**PROBLEM SET**
- a) In the article below about Belgium's prosecution of a suspected Al-Qaeda member, in which town did police raid the suspect's address?
- b) Carry the article on Belgium's universal jurisdiction case against the Iraqi suspect forward from its last sentence.

**SOURCE EXTRACT**
━━━
Belgium invoked universal jurisdiction against suspected Iraqi Al-Qaeda member for international crimes committed in Baghdad

Belgium invoked universal jurisdiction against suspected Iraqi Al-Qaeda member for international crimes committed in Baghdad
Belgium Court via Reuters


Adhil Adhil

International Justice and Human Rights Researcher

Global Human Rights Defence 


On 5th May 2023, the Belgium police arrested an Iraqi refugee on the allegations of being a member of Al-Qaeda cell, that was responsible for deadly car bombing campaigns in Baghdad between 2009-2010. [1] The bombing campaign carried out in the green zone of Baghdad, resulted in killing of 376 people and injuring more than 2,300 people. [2] The Belgium police conducted the raids in the suspect address in the town of Hasselt, based on the orders of the domestic judge. The Iraqi refugee identified by initials of O.Y.T, born in 1979 and has been living as a refugee in Belgium since 2015, and investigation against him was initiated back in 2015. [3] 

The Iraqi suspect is charged with “several murders with terrorist intent, participation in the activities of a terrorist group, war crimes and crimes against humanity", and is presently under the detention of Belgian authorities. [4] The arrest and detention of an Iraqi refugee suspected of atrocity crimes in Baghdad, has been the latest case in the chain of universal jurisdiction cases undertaken by various European countries to bring some form of accountability for international crimes perpetrated in the conflict regions of Syria and Iraq. [5]  However, unlike Germany's court exercise of universal jurisdiction against former Syrian intelligence officers (State actor), the Belgium authorities instead invoked universal jurisdiction to prosecute former Al-Qaeda member (non-state actor) on the grounds of terrorism, war crimes and crimes against humanity. The overlap between terrorism charges and war crime raise many important theoretical and practical questions regarding Belgium’s exercise of universal jurisdiction.


Belgium’s Universal Jurisdiction Law 

Belgium has been infamous for exercising universal jurisdiction against the individuals responsible for perpetrating international crimes. In 1993, Belgium introduced universal jurisdiction, allowing prosecutions to bring criminal charges against persons suspected of international crimes, regardless, whether the person is present or not in the territory [6] Eventually, the Belgium exercise of universal jurisdiction has resulted in ICJ judgments. Firstly, Belgium issued an arrest warrant against Abdulaye Yerodia Ndombasi, a foreign minister in Congo on allegations of war crimes and crimes against humanity. The ICJ found Belgium’s issuance of arrest warrant under universal jurisdiction in absentia is illegal under international law and violated principles of sovereign equality and diplomatic immunity. [7] This vast scope of Belgium universal jurisdiction led to a number of universal jurisdiction cases filed particularly against U.S President George, Israel Prime Minister Ariel Sharon and Chinese President Jiang Zemin. [8] This has led to severe backlash from powerful countries that has led to Belgium to amend the universal jurisdiction law, and limit the application only to the accused person, if the accused person is Belgian national, or accused person’s primary residence in Belgium; or victim is Belgian national or has lived at least three years at the time of crimes were committed. [9]

Secondly, following this amendment, Belgian authorities still pursued the universal jurisdiction cases, particularly against the former President of Chad, Mr. Hissene Habre, who was accused of acts of torture and crime against humanity during his presidency in Chad, and subsequently fled to Senegal. However, ICJ ruled in favor of Belgian authorities and concluded that Senegal has an international obligation to either prosecute or extradite Hissene Habre, for the acts of torture and crime against humanity perpetrated against the civilians in Chad. [10]

The Legal Questions and Challenges before Belgium Authorities in Exercising Universal Jurisdiction over Al-Qaeda Member

Belgium’s exercise of universal jurisdiction against the Iraqi national for international crimes committed in foreign territory is not a novel scenario, but it raises multiple legal questions and challenges, which would only be resolved during the trial proceedings.
━━━
**INFORMATION GIVEN**
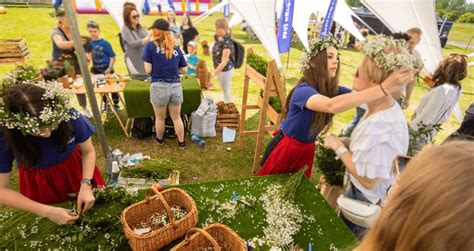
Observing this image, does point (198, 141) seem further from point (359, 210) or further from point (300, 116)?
point (359, 210)

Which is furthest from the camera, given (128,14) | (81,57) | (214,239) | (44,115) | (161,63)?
(128,14)

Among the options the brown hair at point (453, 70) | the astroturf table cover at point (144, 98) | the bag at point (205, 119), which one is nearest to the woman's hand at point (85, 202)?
the astroturf table cover at point (144, 98)

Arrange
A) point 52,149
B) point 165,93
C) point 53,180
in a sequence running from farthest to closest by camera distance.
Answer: point 165,93 → point 53,180 → point 52,149

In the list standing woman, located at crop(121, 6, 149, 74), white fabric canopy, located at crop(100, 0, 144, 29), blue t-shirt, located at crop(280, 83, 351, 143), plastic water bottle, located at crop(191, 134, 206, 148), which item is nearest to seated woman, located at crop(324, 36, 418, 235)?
blue t-shirt, located at crop(280, 83, 351, 143)

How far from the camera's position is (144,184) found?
140 inches

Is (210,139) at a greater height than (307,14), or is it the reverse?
(307,14)

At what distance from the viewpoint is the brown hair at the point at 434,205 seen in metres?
0.75

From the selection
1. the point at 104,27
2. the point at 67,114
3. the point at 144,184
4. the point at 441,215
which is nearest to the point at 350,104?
the point at 441,215

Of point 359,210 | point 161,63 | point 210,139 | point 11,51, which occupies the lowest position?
point 210,139

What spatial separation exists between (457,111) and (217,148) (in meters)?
4.56

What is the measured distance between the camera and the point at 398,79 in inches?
58.4

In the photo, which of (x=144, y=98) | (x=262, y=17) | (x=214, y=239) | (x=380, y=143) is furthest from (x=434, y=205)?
(x=262, y=17)

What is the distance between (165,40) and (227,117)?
209 centimetres

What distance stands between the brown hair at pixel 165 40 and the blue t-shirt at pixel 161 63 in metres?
0.06
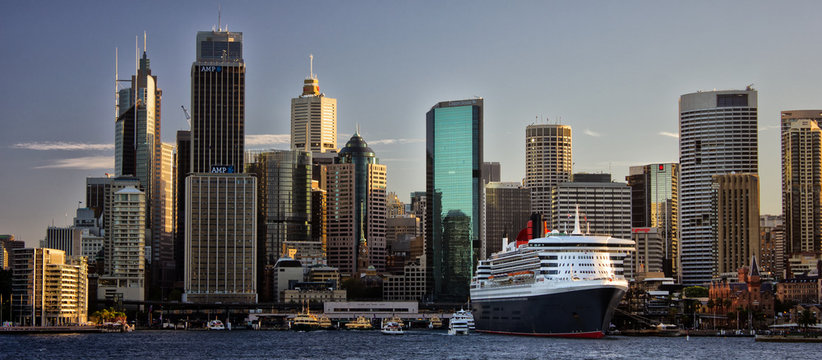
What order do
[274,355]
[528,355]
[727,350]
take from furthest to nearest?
1. [727,350]
2. [274,355]
3. [528,355]

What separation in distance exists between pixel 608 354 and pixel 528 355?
9873 mm

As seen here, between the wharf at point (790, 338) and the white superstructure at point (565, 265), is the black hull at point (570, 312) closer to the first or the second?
the white superstructure at point (565, 265)

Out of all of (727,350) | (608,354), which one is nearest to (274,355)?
(608,354)

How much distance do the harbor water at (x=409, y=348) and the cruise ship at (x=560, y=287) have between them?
228 cm

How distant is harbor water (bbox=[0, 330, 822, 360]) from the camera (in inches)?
5832

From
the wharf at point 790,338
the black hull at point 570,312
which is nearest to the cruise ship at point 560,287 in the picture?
the black hull at point 570,312

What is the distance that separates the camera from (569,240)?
580 ft

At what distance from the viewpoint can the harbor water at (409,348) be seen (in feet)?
486

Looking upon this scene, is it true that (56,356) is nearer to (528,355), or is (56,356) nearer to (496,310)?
(528,355)

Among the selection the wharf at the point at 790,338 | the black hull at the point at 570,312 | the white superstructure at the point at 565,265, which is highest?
the white superstructure at the point at 565,265

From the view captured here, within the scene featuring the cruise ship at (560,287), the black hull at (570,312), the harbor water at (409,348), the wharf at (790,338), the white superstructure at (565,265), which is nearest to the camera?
the harbor water at (409,348)

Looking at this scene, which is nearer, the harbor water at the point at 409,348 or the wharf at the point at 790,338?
the harbor water at the point at 409,348

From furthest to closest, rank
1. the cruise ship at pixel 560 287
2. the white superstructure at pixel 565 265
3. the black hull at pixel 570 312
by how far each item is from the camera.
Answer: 1. the white superstructure at pixel 565 265
2. the cruise ship at pixel 560 287
3. the black hull at pixel 570 312

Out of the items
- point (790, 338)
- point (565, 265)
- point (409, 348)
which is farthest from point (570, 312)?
point (790, 338)
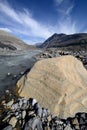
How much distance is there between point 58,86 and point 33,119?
277 cm

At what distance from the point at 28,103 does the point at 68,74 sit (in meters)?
3.00

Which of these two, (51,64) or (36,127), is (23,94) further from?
(36,127)

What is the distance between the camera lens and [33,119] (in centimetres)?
773

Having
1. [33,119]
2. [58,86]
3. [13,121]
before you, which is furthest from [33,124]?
[58,86]

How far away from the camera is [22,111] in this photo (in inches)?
333

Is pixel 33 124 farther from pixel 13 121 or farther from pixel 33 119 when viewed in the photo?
pixel 13 121

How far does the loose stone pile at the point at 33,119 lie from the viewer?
766cm

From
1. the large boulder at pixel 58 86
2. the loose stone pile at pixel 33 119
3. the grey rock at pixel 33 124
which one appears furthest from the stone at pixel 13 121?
the large boulder at pixel 58 86

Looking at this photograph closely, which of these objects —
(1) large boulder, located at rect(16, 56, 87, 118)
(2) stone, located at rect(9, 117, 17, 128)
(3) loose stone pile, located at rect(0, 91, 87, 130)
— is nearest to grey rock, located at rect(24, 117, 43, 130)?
(3) loose stone pile, located at rect(0, 91, 87, 130)

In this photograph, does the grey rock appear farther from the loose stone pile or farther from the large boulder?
the large boulder

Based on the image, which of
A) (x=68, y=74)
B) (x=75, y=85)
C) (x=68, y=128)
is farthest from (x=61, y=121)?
(x=68, y=74)

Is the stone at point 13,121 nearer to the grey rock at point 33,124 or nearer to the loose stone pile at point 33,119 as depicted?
the loose stone pile at point 33,119

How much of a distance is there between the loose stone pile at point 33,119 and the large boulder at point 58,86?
49cm

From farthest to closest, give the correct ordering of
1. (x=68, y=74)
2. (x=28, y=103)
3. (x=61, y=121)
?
1. (x=68, y=74)
2. (x=28, y=103)
3. (x=61, y=121)
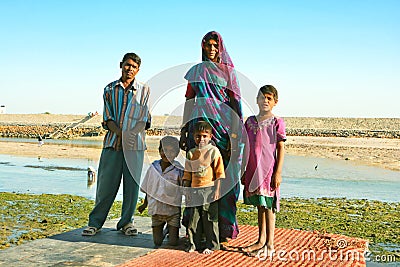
━━━
**TASK RESPONSES**
- a) Hasselt

- b)
Firstly, Belgium police have charged an Iraqi national under both terrorist offenses, war crimes, and crimes against humanity. There is potential legal conflict between the application of both terrorist offense and war crime against the same individual for the same conduct of car bombing carried out in Baghdad 2009-2010. Though, the Belgium criminal code defines and punishes terrorist offenses, Article 141 bis of the Criminal Code, excludes terrorist offenses from the ambit of activities conducted by armed forces during periods of armed conflict, governed by international humanitarian law. [11] Since, the application of war crimes can be only applied in the context of either international or non-international armed conflict, the Belgian authorities would not be able to simultaneously apply both war crime and terrorist offenses on the same conduct of car bombing, because of exclusion exists in Article 141 of the Belgian criminal code. Recently in 2019, the Belgian court acquitted multiple suspects belonging to Kurdistan Workers Party (PKK) from the terrorism charges, on the legal reasoning, that PKK is not a terrorist organization, rather the conflict between PKK and Turkey can be classified as an ‘internal armed conflict’, therefore, the terrorist charges would be excluded by virtue of Article 141 of Belgian criminal code.[12]

Secondly, there is an ongoing ambiguity in classifying Al-Qaeda as non-state armed forces within international humanitarian law. The chapeau elements of war crime require the existence of international or internal armed conflict, and there is a looming legal question whether there exists a non-international armed conflict between Iraqi State and Al-Qaeda group. In the Tadic jurisdiction case, the ICTY concluded the twin requirements of (i) Intensity of violence, and (ii) organization of non-state groups to qualify a situation as non-international armed conflict. [13] Though, Al-Qaeda’s acts of violence in Iraq may qualify the first requirement i.e Intensity of violence, there is a lot of debate and ambiguity, as to whether Al-Qaeda possess sufficient organizational factors to be designated as ‘non-state armed group’ within non-international armed conflict. Belgian prosecution would have to establish that Al-Qaeda had sufficiently possessed internal regulation among members, strict military hierarchy, ability to conduct large scale military operations, territorial control and capability to negotiate on behalf of their members in political negotiation with the State, in order to qualify Tadic requirement of organizational factor, in order to apply war crimes against Iraqi national. [14]

In conclusion, Belgian prosecution would face legal challenges in substantiating the application of terrorism and war crime offenses against the arrested Iraqi suspect for the involvement in car bombings in Baghdad; and it would be more difficult, at least theoretically, in exercising universal jurisdiction against non-state actors as opposed State actors for perpetration of international crimes. Nevertheless, the Belgium government decision to extend universal jurisdiction against members of non-state armed forces, opens a new chapter in extending the criminal accountability to irregular and non-state armed forces, who are also responsible for committing international crimes during an armed conflict.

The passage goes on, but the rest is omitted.